PROBLEM TO SOLVE
Without altering anything, repeat each of the records.

MATERIAL FOR THIS TASK
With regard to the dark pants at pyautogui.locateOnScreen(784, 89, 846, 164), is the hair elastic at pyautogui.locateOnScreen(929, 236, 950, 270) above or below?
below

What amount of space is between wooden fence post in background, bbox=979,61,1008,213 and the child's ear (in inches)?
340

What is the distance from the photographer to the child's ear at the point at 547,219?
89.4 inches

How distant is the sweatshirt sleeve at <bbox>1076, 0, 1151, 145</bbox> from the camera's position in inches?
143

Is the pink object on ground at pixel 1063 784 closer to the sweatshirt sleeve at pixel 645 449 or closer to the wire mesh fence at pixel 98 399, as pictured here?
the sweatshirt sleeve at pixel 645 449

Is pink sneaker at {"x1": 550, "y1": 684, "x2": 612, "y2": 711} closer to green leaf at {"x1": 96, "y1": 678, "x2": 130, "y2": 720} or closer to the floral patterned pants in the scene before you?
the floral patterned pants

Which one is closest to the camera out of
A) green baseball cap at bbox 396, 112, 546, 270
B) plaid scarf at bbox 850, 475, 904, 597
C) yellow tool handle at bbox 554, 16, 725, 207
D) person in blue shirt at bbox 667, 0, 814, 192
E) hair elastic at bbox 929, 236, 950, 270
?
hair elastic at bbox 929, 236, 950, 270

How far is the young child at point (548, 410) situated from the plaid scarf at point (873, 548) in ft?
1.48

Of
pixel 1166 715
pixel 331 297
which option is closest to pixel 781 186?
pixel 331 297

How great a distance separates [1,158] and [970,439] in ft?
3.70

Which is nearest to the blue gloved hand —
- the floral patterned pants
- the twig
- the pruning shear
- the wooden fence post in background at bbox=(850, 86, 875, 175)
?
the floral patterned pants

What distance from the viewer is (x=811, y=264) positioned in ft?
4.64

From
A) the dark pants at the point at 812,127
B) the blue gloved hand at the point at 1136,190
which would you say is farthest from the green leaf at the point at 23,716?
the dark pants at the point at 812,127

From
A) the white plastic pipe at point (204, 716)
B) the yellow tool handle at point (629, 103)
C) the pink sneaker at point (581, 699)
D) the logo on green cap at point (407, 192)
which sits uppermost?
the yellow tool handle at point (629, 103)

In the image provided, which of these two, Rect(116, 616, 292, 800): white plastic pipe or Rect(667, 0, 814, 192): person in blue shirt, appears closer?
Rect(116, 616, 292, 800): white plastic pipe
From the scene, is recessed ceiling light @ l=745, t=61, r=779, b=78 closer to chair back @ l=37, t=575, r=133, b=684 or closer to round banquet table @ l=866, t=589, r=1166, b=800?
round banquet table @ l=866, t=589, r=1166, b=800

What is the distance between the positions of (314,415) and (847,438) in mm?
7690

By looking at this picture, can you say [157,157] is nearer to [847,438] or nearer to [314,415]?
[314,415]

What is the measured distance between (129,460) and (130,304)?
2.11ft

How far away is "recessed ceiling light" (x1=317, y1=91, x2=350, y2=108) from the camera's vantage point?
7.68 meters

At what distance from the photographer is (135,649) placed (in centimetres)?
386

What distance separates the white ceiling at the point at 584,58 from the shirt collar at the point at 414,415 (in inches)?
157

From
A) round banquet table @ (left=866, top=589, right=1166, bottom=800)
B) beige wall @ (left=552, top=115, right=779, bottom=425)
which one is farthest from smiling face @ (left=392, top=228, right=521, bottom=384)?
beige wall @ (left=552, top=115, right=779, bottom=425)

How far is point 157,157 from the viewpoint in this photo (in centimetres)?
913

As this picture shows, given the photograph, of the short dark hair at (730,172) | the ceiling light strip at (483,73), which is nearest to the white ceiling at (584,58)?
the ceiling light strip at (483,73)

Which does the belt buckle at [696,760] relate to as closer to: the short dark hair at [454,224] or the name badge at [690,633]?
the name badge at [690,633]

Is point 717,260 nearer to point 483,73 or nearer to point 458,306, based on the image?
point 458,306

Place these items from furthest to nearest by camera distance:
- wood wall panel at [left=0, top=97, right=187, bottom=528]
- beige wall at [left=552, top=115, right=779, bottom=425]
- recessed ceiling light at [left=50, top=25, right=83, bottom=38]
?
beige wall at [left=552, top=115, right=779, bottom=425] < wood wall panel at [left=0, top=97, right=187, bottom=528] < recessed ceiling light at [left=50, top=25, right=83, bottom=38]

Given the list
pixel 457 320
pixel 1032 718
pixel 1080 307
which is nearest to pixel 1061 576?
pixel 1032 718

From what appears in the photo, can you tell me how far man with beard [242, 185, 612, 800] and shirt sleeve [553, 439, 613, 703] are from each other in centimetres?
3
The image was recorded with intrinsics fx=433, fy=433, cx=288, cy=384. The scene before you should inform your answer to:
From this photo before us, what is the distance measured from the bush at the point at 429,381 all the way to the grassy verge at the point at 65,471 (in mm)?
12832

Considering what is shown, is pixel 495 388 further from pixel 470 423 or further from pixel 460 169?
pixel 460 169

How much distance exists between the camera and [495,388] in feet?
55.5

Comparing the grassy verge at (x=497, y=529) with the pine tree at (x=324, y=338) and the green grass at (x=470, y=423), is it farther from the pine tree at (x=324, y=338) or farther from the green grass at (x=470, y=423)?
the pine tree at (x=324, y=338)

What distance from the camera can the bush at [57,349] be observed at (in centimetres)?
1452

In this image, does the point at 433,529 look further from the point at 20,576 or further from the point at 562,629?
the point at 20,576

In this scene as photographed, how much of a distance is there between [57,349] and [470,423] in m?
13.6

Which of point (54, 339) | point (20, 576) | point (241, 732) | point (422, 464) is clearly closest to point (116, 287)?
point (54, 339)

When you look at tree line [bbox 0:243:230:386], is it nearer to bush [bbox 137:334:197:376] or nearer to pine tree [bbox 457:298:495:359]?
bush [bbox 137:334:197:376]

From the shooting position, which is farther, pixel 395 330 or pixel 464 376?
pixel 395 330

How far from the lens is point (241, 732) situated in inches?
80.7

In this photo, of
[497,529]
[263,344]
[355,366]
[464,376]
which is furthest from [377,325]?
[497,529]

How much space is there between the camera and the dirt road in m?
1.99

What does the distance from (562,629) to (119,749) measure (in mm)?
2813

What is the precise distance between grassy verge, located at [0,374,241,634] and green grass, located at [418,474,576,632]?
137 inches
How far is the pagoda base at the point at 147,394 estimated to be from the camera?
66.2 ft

RESPONSE TO THE TASK
With regard to the dark pants at pyautogui.locateOnScreen(784, 89, 846, 164), is the hair elastic at pyautogui.locateOnScreen(929, 236, 950, 270) above or below?
below

What amount of space is between wooden fence post in background, bbox=979,61,1008,213 and the child's ear (in inches)?
340

What is the distance from the photographer to the child's ear at the point at 547,219?
89.4 inches

How distant is the sweatshirt sleeve at <bbox>1076, 0, 1151, 145</bbox> from the camera's position in inches?
143

Is the pink object on ground at pixel 1063 784 closer to the sweatshirt sleeve at pixel 645 449 or closer to the wire mesh fence at pixel 98 399, as pictured here?
the sweatshirt sleeve at pixel 645 449

Is pink sneaker at {"x1": 550, "y1": 684, "x2": 612, "y2": 711} closer to green leaf at {"x1": 96, "y1": 678, "x2": 130, "y2": 720} or closer to the floral patterned pants in the scene before you?
the floral patterned pants

Which one is closest to the camera out of
A) green baseball cap at bbox 396, 112, 546, 270
B) plaid scarf at bbox 850, 475, 904, 597
C) yellow tool handle at bbox 554, 16, 725, 207
D) person in blue shirt at bbox 667, 0, 814, 192
E) hair elastic at bbox 929, 236, 950, 270
?
hair elastic at bbox 929, 236, 950, 270

How far is the young child at point (548, 410) situated from the plaid scarf at point (873, 548) in ft?
1.48

Of
pixel 1166 715
pixel 331 297
which option is closest to pixel 781 186?
pixel 331 297

How great a distance separates [1,158] and [970,439] in ft?
3.70

Which is nearest to the blue gloved hand —
- the floral patterned pants
- the twig
- the pruning shear
- the wooden fence post in background at bbox=(850, 86, 875, 175)
?
the floral patterned pants

What distance from the viewer is (x=811, y=264) positioned in ft?
4.64

From
A) the dark pants at the point at 812,127
B) the blue gloved hand at the point at 1136,190
which would you say is farthest from the green leaf at the point at 23,716?
the dark pants at the point at 812,127

From
A) the white plastic pipe at point (204, 716)
B) the yellow tool handle at point (629, 103)
C) the pink sneaker at point (581, 699)
D) the logo on green cap at point (407, 192)
which sits uppermost?
the yellow tool handle at point (629, 103)

In the image provided, which of these two, Rect(116, 616, 292, 800): white plastic pipe or Rect(667, 0, 814, 192): person in blue shirt, appears closer?
Rect(116, 616, 292, 800): white plastic pipe
From the scene, is recessed ceiling light @ l=745, t=61, r=779, b=78 closer to chair back @ l=37, t=575, r=133, b=684 or closer to round banquet table @ l=866, t=589, r=1166, b=800?
round banquet table @ l=866, t=589, r=1166, b=800

What is the distance between the positions of (314,415) and (847,438) in mm?
7690

By looking at this picture, can you say [157,157] is nearer to [847,438] or nearer to [314,415]?
[314,415]

What is the measured distance between (129,460) and (130,304)?
2.11ft

How far away is "recessed ceiling light" (x1=317, y1=91, x2=350, y2=108) from the camera's vantage point?
7.68 meters

At what distance from the photographer is (135,649) placed (in centimetres)?
386

What distance separates the white ceiling at the point at 584,58 from the shirt collar at the point at 414,415 (in inches)?
157

From
A) round banquet table @ (left=866, top=589, right=1166, bottom=800)
B) beige wall @ (left=552, top=115, right=779, bottom=425)
which one is farthest from smiling face @ (left=392, top=228, right=521, bottom=384)?
beige wall @ (left=552, top=115, right=779, bottom=425)

How far is point 157,157 from the viewpoint in this photo (in centimetres)?
913

As this picture shows, given the photograph, of the short dark hair at (730,172) | the ceiling light strip at (483,73), which is nearest to the white ceiling at (584,58)?
the ceiling light strip at (483,73)

Which does the belt buckle at [696,760] relate to as closer to: the short dark hair at [454,224] or the name badge at [690,633]?
the name badge at [690,633]

Is point 717,260 nearer to point 483,73 or nearer to point 458,306, based on the image?
point 458,306

Place these items from furthest to nearest by camera distance:
- wood wall panel at [left=0, top=97, right=187, bottom=528]
- beige wall at [left=552, top=115, right=779, bottom=425]
- recessed ceiling light at [left=50, top=25, right=83, bottom=38]
?
beige wall at [left=552, top=115, right=779, bottom=425] < wood wall panel at [left=0, top=97, right=187, bottom=528] < recessed ceiling light at [left=50, top=25, right=83, bottom=38]

Given the list
pixel 457 320
pixel 1032 718
pixel 1080 307
which is nearest to pixel 1061 576?
pixel 1032 718

From what appears in the photo, can you tell me how far man with beard [242, 185, 612, 800] and shirt sleeve [553, 439, 613, 703] are from each other in centimetres?
3
The image was recorded with intrinsics fx=433, fy=433, cx=288, cy=384. The scene before you should inform your answer to:
From this photo before us, what is the distance measured from the bush at the point at 429,381 all the way to the grassy verge at the point at 65,471 (in mm)?
12832

Considering what is shown, is pixel 495 388 further from pixel 470 423 or further from pixel 460 169?
pixel 460 169

How much distance exists between the camera and [495,388] in feet?
55.5

Comparing the grassy verge at (x=497, y=529) with the pine tree at (x=324, y=338) and the green grass at (x=470, y=423), is it farther from the pine tree at (x=324, y=338) or farther from the green grass at (x=470, y=423)?
the pine tree at (x=324, y=338)

What distance from the camera can the bush at [57,349] be observed at (in centimetres)?
1452

In this image, does the point at 433,529 look further from the point at 20,576 or further from the point at 562,629?
the point at 20,576

In this scene as photographed, how much of a distance is there between [57,349] and [470,423] in m?
13.6

Which of point (54, 339) | point (20, 576) | point (241, 732) | point (422, 464) is clearly closest to point (116, 287)?
point (54, 339)

When you look at tree line [bbox 0:243:230:386], is it nearer to bush [bbox 137:334:197:376] or nearer to pine tree [bbox 457:298:495:359]?
bush [bbox 137:334:197:376]

From the shooting position, which is farther, pixel 395 330 or pixel 464 376?
pixel 395 330

How far from the lens is point (241, 732) situated in inches?
80.7

In this photo, of
[497,529]
[263,344]
[355,366]
[464,376]
which is furthest from [377,325]?
[497,529]

How much space is there between the camera and the dirt road in m?
1.99

What does the distance from (562,629) to (119,749) measure (in mm)?
2813

What is the precise distance between grassy verge, located at [0,374,241,634] and green grass, located at [418,474,576,632]?
137 inches
How far is the pagoda base at the point at 147,394 estimated to be from the camera?
66.2 ft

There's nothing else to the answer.